Мы поравнялись. Да, это были бойцы, несколько парней. Одни передвигались на костылях, другие — опираясь на палки или на плечи товарищей. Звякали ордена и медали. За спиной у солдат были вещевые мешки. Некоторые бережно несли баяны, гармони. В нос ударял смешанный запах лекарств, дегтя и пота. Ослепляли белоснежные бинты и нестерпимо яркий глянец гипсовых повязок.
Бойцы двигались молча, сосредоточенно, с предельной в их состоянии быстротой, будто опасались опоздать, они часто оглядывались. Вспотевшие лица их были озабочены, взволнованы.
Сбоку, видимо за старшего, деловито шагал щупленький веснушчатый сержант с забинтованной головой.
Это было необычное шествие. Оно напоминало организованный отход раненых с поля боя.
Но здесь, в тылу?.. Они без оружия, в чистом обмундировании, у многих тщательно отутюженном.
Я остановил веснушчатого сержанта. На мой вопрос: «Чьи вы, куда шагаете?» — сержант, робея, торопливо заокал:
— На вокзал идем, товарищ майор, к своим...
Он стоял вполоборота ко мне, нетерпеливо ворочая неуклюжей от растрепавшейся повязки головой. Голос у него был тоненький, писклявый.
— К каким это «своим»?! — строго спросил я, подражая говору сержанта.
Он стал ко мне прямо.
— В свои части.
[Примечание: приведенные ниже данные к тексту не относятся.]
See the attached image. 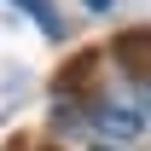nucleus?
Segmentation results:
<instances>
[{
	"instance_id": "nucleus-1",
	"label": "nucleus",
	"mask_w": 151,
	"mask_h": 151,
	"mask_svg": "<svg viewBox=\"0 0 151 151\" xmlns=\"http://www.w3.org/2000/svg\"><path fill=\"white\" fill-rule=\"evenodd\" d=\"M145 105H139V93H128V87H99L93 99H87V128H93L99 145H128V139H139L145 134Z\"/></svg>"
},
{
	"instance_id": "nucleus-2",
	"label": "nucleus",
	"mask_w": 151,
	"mask_h": 151,
	"mask_svg": "<svg viewBox=\"0 0 151 151\" xmlns=\"http://www.w3.org/2000/svg\"><path fill=\"white\" fill-rule=\"evenodd\" d=\"M6 6H18V12H29V18H35L41 29H47V35H58V29H64V23L52 18V6H47V0H6Z\"/></svg>"
},
{
	"instance_id": "nucleus-3",
	"label": "nucleus",
	"mask_w": 151,
	"mask_h": 151,
	"mask_svg": "<svg viewBox=\"0 0 151 151\" xmlns=\"http://www.w3.org/2000/svg\"><path fill=\"white\" fill-rule=\"evenodd\" d=\"M81 6H87V12H111L116 0H81Z\"/></svg>"
},
{
	"instance_id": "nucleus-4",
	"label": "nucleus",
	"mask_w": 151,
	"mask_h": 151,
	"mask_svg": "<svg viewBox=\"0 0 151 151\" xmlns=\"http://www.w3.org/2000/svg\"><path fill=\"white\" fill-rule=\"evenodd\" d=\"M139 105H145V116H151V81H139Z\"/></svg>"
},
{
	"instance_id": "nucleus-5",
	"label": "nucleus",
	"mask_w": 151,
	"mask_h": 151,
	"mask_svg": "<svg viewBox=\"0 0 151 151\" xmlns=\"http://www.w3.org/2000/svg\"><path fill=\"white\" fill-rule=\"evenodd\" d=\"M93 151H116V145H93Z\"/></svg>"
}]
</instances>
Их на другой фронт...
— Ну а вы, раненые, при чем?..
— Как при чем, товарищ майор! — Досада, явная, нескрываемая, и вместе с ней обида были в голосе и на озабоченном лице сержанта. — Разве солдаты останутся? Если теперь в свои части не попадем — пиши пропало. Разве потом найдешь? И не позволят... — Видимо убежденный в неотразимости этих доводов, он взглянул на меня увереннее, смелее.